What this translates into, practically, is that David now has to choose between the lesser of two evils. He risks serious injury by taking assignments requiring heavy lifting - almost all construction jobs - but not working means he can't pay the bills. As a high school graduate who went directly into construction, he has little experience outside of the field, and no other skilled trades. "It's either this or fast food."

Texas, with the highest rate of uninsured and some of the strictest guidelines to qualify for Medicaid, is a prime example of how difficult receiving adequate healthcare is without coverage. While Medicaid and the State Children's Health Insurance Program is largely the state's responsibility for those who actually make the cut, care for medically indigent patients is the county's responsibility, and funding across the state varies widely. Some counties only provide for those without any, or with extremely low, incomes - which means that cities like Dallas, Houston, San Antonio, and Austin are absorbing the cost of patients coming in from other parts of the state. But Texas cities have their own problems; 28% of Houston residents, for instance, are uninsured themselves.

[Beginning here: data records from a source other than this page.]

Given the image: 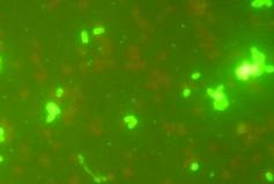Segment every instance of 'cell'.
I'll use <instances>...</instances> for the list:
<instances>
[{
	"mask_svg": "<svg viewBox=\"0 0 274 184\" xmlns=\"http://www.w3.org/2000/svg\"><path fill=\"white\" fill-rule=\"evenodd\" d=\"M237 77L239 79H248L250 75H253L258 73V66L256 64H243L238 70H237Z\"/></svg>",
	"mask_w": 274,
	"mask_h": 184,
	"instance_id": "cell-1",
	"label": "cell"
},
{
	"mask_svg": "<svg viewBox=\"0 0 274 184\" xmlns=\"http://www.w3.org/2000/svg\"><path fill=\"white\" fill-rule=\"evenodd\" d=\"M34 79L38 84H45L49 79V74L44 68H38L37 71L34 72Z\"/></svg>",
	"mask_w": 274,
	"mask_h": 184,
	"instance_id": "cell-2",
	"label": "cell"
},
{
	"mask_svg": "<svg viewBox=\"0 0 274 184\" xmlns=\"http://www.w3.org/2000/svg\"><path fill=\"white\" fill-rule=\"evenodd\" d=\"M19 154H20V156H21L23 160H27V159L30 156V152H29V148H28V146H27V145H24V144L20 145V148H19Z\"/></svg>",
	"mask_w": 274,
	"mask_h": 184,
	"instance_id": "cell-3",
	"label": "cell"
},
{
	"mask_svg": "<svg viewBox=\"0 0 274 184\" xmlns=\"http://www.w3.org/2000/svg\"><path fill=\"white\" fill-rule=\"evenodd\" d=\"M38 163H40L42 167H44V168L50 167V159H49L47 154L43 153V154H41V155L38 156Z\"/></svg>",
	"mask_w": 274,
	"mask_h": 184,
	"instance_id": "cell-4",
	"label": "cell"
},
{
	"mask_svg": "<svg viewBox=\"0 0 274 184\" xmlns=\"http://www.w3.org/2000/svg\"><path fill=\"white\" fill-rule=\"evenodd\" d=\"M17 96H19L20 100H27V98L30 96V89L27 88V87L20 88V91L17 93Z\"/></svg>",
	"mask_w": 274,
	"mask_h": 184,
	"instance_id": "cell-5",
	"label": "cell"
},
{
	"mask_svg": "<svg viewBox=\"0 0 274 184\" xmlns=\"http://www.w3.org/2000/svg\"><path fill=\"white\" fill-rule=\"evenodd\" d=\"M30 59L35 65L40 66L41 65V52H31Z\"/></svg>",
	"mask_w": 274,
	"mask_h": 184,
	"instance_id": "cell-6",
	"label": "cell"
},
{
	"mask_svg": "<svg viewBox=\"0 0 274 184\" xmlns=\"http://www.w3.org/2000/svg\"><path fill=\"white\" fill-rule=\"evenodd\" d=\"M72 119H73V110H72V108H70L68 110H66L64 112V121H65V123L68 124L72 122Z\"/></svg>",
	"mask_w": 274,
	"mask_h": 184,
	"instance_id": "cell-7",
	"label": "cell"
},
{
	"mask_svg": "<svg viewBox=\"0 0 274 184\" xmlns=\"http://www.w3.org/2000/svg\"><path fill=\"white\" fill-rule=\"evenodd\" d=\"M31 50H33V52H41V50H42V44H41V42H40L37 38H35V40L31 42Z\"/></svg>",
	"mask_w": 274,
	"mask_h": 184,
	"instance_id": "cell-8",
	"label": "cell"
},
{
	"mask_svg": "<svg viewBox=\"0 0 274 184\" xmlns=\"http://www.w3.org/2000/svg\"><path fill=\"white\" fill-rule=\"evenodd\" d=\"M13 174H14V176H16V177L23 176V174H24L23 167H21V166H15V167L13 168Z\"/></svg>",
	"mask_w": 274,
	"mask_h": 184,
	"instance_id": "cell-9",
	"label": "cell"
},
{
	"mask_svg": "<svg viewBox=\"0 0 274 184\" xmlns=\"http://www.w3.org/2000/svg\"><path fill=\"white\" fill-rule=\"evenodd\" d=\"M60 71H61V73H63L64 75H70V74L72 73V67H71L68 64H64V65L61 66Z\"/></svg>",
	"mask_w": 274,
	"mask_h": 184,
	"instance_id": "cell-10",
	"label": "cell"
},
{
	"mask_svg": "<svg viewBox=\"0 0 274 184\" xmlns=\"http://www.w3.org/2000/svg\"><path fill=\"white\" fill-rule=\"evenodd\" d=\"M59 5H60V1H50L46 3V8L49 10H53V9H57Z\"/></svg>",
	"mask_w": 274,
	"mask_h": 184,
	"instance_id": "cell-11",
	"label": "cell"
},
{
	"mask_svg": "<svg viewBox=\"0 0 274 184\" xmlns=\"http://www.w3.org/2000/svg\"><path fill=\"white\" fill-rule=\"evenodd\" d=\"M41 135H42V137L44 139H50L51 136H52L50 129H42V130H41Z\"/></svg>",
	"mask_w": 274,
	"mask_h": 184,
	"instance_id": "cell-12",
	"label": "cell"
},
{
	"mask_svg": "<svg viewBox=\"0 0 274 184\" xmlns=\"http://www.w3.org/2000/svg\"><path fill=\"white\" fill-rule=\"evenodd\" d=\"M60 147H61V144H60L59 141H56V142L53 144V148H54V149H60Z\"/></svg>",
	"mask_w": 274,
	"mask_h": 184,
	"instance_id": "cell-13",
	"label": "cell"
}]
</instances>
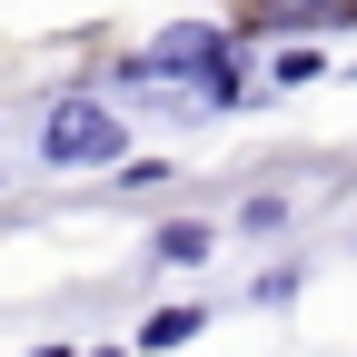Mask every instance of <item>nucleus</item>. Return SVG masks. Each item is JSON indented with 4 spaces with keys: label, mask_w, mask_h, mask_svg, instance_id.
Instances as JSON below:
<instances>
[{
    "label": "nucleus",
    "mask_w": 357,
    "mask_h": 357,
    "mask_svg": "<svg viewBox=\"0 0 357 357\" xmlns=\"http://www.w3.org/2000/svg\"><path fill=\"white\" fill-rule=\"evenodd\" d=\"M149 258H159V268H199V258H208V229H199V218H169V229L149 238Z\"/></svg>",
    "instance_id": "obj_2"
},
{
    "label": "nucleus",
    "mask_w": 357,
    "mask_h": 357,
    "mask_svg": "<svg viewBox=\"0 0 357 357\" xmlns=\"http://www.w3.org/2000/svg\"><path fill=\"white\" fill-rule=\"evenodd\" d=\"M139 337H149V347H189V337H199V307H159Z\"/></svg>",
    "instance_id": "obj_3"
},
{
    "label": "nucleus",
    "mask_w": 357,
    "mask_h": 357,
    "mask_svg": "<svg viewBox=\"0 0 357 357\" xmlns=\"http://www.w3.org/2000/svg\"><path fill=\"white\" fill-rule=\"evenodd\" d=\"M40 357H79V347H40Z\"/></svg>",
    "instance_id": "obj_4"
},
{
    "label": "nucleus",
    "mask_w": 357,
    "mask_h": 357,
    "mask_svg": "<svg viewBox=\"0 0 357 357\" xmlns=\"http://www.w3.org/2000/svg\"><path fill=\"white\" fill-rule=\"evenodd\" d=\"M40 149H50L60 169H109L129 139H119V109H100V100H60L50 129H40Z\"/></svg>",
    "instance_id": "obj_1"
}]
</instances>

And the problem is not just with healthcare, but with all the aspects of personal life and the economy that poor health can affect. Poor health, for a notable example, negatively impacts educational status, which, in turn, negatively impacts health. The problem is so urgent in Texas that a Task Force of ten of the state's academic institutions was created to address the crisis. The Task Force concluded - among other things - that, "in the absence of vigorous initiatives" to correct the situation, hospitals and emergency rooms will continue to close, the state's economic power will decrease, and both state and county budgets will spin into crises.

So what does this Code Red for Texas mean exactly? It means that if you're uninsured, you have less access to care, lower quality of care when you get it, and a higher chance of the care you get being too little, too late. It means that if you're unfortunate enough to contract cancer while uninsured, you are statistically more likely to get diagnosed at a later stage of disease, more likely to receive less therapeutic (i.e., effective) care, and, sadly, more likely to die. It means that if you're uninsured and diagnosed with HIV, or diabetes, or high blood pressure, you will probably suffer a similar fate.

Texas' Code Red also means that, under the current conditions of the economy and healthcare system, you're statistically more likely to survive, or suffer less severe consequences of a disease, if you invest in health insurance. While the country, of course, needs to fight the dysfunction that created this terrible situation, you had best protect yourself. It could literally be a matter of survival.